*** Source document ***
Computes the Isomap embedding as introduced in 2000 by Tenenbaum, de Silva and Langford.

Usage

Isomap(data, dims = 2, k, mod = FALSE, plotResiduals = FALSE, verbose = TRUE)
Isomap(data, dims = 2, k, mod = FALSE, plotResiduals = FALSE, verbose = TRUE)

Arguments

`data`	N x D matrix (N samples, D features)
`dims`	vector containing the target space dimension(s)
`k`	number of neighbours
`mod`	use modified Isomap algorithm
`plotResiduals`	show a plot with the residuals between the high and the low dimensional data
`verbose`	show a summary of the embedding procedure at the end

Details

Isomap is a nonlinear dimension reduction technique, that preserves global properties of the data. That means, that geodesic distances between all samples are captured best in the low dimensional embedding.
This R version is based on the Matlab implementation by Tenenbaum and uses Floyd's Algorithm to compute the neighbourhood graph of shortest distances, when calculating the geodesic distances.
A modified version of the original Isomap algorithm is included. It respects nearest and farthest neighbours.
*** Records ***
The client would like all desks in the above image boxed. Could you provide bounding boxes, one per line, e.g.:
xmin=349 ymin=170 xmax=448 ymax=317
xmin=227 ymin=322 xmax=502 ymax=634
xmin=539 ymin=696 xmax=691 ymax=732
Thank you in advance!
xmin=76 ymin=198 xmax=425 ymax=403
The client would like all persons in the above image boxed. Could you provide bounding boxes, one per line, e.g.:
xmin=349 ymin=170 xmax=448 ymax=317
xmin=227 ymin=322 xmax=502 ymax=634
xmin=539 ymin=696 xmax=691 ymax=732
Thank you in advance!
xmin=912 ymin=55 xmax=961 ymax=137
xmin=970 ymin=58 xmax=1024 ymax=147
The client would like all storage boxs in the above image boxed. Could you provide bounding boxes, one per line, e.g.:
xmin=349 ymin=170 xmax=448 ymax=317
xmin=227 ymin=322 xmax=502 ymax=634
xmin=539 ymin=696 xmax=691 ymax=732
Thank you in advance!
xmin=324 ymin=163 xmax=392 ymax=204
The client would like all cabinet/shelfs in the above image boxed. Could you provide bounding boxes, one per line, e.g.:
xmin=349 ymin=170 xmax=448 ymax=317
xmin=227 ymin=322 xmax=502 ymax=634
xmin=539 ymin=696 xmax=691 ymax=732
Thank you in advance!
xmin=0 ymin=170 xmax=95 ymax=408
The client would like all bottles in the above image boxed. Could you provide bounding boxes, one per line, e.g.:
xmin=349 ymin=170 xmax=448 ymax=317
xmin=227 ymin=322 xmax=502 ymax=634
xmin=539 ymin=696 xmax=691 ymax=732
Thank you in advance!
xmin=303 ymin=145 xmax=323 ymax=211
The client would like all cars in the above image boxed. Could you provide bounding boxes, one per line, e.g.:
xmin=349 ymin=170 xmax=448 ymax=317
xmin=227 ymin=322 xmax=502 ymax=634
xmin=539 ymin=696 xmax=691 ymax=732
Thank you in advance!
***
* Task to carry out
Pick up the Isomap function documentation after its final sentence and continue writing it.

* Task output
To estimate the intrinsic dimension of the data, the function can plot the residuals between the high and the low dimensional data for a given range of dimensions.

Value

It returns a N x dim matrix (N samples, dim features) with the reduced input data (list of several matrices if more than one dimension was specified)

Author(s)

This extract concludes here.